# First Grow WW Hydraponics Dripp



## handsup (Apr 4, 2008)

Hi my names handsup This is my first grow. I had germed northen light but that went down hill when the hydro shop sent the wrong system now its white widdow. I have a budbox 1.2x1.2m tent, 10 pot wilma dripper system, 400w digital ballest, extraction carbon filter, osc fan. I chose to grow in clay pebbles cause its alot cleaner way to grow. I use canna vega/Flores and last 3 wks of Flowering will add pk13/14 I also use Liquid oxygen iconic this helps 2 promote white healthy roots plus keeps away limescale it contains hyrogen peroxide 5mil 2 every 10l every day. 

as I have said the hydro shop fukd ma order up so im still missing my ec and ph meter just now and my plants r starting to turn yellow and getting a bit dryed out feeling could be a matter of things if any1 can help that would be great thanks 

I havnt really been keeping a diary as such cause with all the hassle with the hydraponics shop not sending the right gear av not had time.

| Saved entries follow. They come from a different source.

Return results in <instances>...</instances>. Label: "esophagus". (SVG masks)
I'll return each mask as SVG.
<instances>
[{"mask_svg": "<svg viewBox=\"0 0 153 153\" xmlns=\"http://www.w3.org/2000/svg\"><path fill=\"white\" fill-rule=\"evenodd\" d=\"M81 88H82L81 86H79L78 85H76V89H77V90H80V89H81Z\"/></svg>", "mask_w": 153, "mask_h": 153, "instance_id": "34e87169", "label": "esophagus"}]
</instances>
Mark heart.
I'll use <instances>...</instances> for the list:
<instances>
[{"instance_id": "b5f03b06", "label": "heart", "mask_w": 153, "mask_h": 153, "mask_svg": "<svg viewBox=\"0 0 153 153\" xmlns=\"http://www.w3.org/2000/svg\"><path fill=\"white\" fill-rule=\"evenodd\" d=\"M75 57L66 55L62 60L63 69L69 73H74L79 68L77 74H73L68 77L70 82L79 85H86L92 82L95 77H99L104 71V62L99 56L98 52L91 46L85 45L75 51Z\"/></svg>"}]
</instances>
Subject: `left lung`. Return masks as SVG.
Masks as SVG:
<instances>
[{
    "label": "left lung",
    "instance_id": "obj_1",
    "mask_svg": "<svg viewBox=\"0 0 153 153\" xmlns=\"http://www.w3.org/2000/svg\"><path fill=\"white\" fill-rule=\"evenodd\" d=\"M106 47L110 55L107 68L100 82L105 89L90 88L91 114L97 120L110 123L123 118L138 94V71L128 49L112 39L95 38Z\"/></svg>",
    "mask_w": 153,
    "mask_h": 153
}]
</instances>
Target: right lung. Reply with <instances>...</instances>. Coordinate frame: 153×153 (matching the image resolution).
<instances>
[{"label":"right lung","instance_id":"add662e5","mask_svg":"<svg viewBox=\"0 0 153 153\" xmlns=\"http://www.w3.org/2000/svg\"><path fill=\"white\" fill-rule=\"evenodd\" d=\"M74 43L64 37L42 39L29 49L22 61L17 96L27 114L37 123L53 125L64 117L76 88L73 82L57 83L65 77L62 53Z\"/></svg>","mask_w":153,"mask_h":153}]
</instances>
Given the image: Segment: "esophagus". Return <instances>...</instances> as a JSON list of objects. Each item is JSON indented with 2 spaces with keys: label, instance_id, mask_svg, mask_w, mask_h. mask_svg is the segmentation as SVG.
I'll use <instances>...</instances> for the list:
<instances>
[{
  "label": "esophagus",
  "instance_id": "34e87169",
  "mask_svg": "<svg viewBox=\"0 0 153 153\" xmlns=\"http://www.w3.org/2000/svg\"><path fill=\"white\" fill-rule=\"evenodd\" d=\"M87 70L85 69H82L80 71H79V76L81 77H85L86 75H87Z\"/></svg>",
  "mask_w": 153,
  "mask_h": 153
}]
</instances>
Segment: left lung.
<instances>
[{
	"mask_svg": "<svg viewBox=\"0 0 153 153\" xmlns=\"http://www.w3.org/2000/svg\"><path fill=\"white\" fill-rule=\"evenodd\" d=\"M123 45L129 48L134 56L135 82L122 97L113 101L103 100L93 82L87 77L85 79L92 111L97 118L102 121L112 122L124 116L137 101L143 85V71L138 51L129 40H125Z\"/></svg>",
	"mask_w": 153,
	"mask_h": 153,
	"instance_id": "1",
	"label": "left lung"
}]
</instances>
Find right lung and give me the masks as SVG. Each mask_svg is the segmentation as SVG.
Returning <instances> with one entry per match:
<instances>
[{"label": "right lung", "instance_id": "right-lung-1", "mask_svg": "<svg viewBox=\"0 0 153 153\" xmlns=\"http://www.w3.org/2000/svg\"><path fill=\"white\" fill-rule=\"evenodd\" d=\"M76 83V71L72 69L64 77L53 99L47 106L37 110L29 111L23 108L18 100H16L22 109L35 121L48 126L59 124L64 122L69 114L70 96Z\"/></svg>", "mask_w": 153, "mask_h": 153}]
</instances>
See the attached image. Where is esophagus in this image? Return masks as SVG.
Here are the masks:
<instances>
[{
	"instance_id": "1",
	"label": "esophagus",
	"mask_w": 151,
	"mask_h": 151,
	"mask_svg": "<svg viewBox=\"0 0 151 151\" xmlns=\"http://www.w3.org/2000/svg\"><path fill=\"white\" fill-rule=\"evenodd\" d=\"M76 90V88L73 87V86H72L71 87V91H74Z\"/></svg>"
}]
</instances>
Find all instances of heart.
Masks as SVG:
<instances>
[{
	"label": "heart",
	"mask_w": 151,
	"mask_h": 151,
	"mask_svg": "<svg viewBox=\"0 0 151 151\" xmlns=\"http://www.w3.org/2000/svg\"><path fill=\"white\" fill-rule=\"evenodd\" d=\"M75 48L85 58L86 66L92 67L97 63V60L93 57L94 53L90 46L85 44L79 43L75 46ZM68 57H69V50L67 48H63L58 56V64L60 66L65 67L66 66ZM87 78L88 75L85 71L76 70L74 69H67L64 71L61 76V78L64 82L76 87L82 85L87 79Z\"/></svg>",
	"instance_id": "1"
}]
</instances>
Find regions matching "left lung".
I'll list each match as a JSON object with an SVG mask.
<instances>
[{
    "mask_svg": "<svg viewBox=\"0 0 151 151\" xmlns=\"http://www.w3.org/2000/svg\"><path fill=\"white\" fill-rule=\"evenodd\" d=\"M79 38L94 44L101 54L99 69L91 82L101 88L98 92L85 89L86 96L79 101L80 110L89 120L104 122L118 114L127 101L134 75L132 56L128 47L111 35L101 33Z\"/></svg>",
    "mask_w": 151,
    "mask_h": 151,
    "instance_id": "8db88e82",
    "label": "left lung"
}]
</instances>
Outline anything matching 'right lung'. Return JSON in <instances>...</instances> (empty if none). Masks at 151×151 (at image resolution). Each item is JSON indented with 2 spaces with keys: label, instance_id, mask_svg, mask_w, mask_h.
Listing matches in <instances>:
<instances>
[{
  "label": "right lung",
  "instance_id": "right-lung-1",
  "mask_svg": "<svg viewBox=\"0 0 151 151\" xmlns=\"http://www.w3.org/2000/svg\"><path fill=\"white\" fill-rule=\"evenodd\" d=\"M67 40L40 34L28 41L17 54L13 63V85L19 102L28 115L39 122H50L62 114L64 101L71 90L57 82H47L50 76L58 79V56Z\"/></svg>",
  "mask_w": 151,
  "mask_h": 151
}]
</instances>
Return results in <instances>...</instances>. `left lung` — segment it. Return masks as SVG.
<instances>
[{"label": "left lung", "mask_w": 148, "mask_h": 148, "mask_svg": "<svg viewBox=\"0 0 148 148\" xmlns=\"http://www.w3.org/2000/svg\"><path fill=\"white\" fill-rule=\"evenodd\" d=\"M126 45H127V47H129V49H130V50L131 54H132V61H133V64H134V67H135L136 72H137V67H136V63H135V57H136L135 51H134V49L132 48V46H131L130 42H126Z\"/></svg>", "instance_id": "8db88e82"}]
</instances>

so far its been quite good im into my 7th day Flowering after the initial 6 wks veg not 2 sure if ill have to topp them yet but they r staring to show signs of sex ill post all my pics so far quite alot of them but ill post them in order


----------



## Manny Ramirez (Apr 4, 2008)

Welcome to Rollitup.


----------



## handsup (Apr 4, 2008)

thanks verry much happy reading will go more in depth in my next grow but for now my ww's r just samples


----------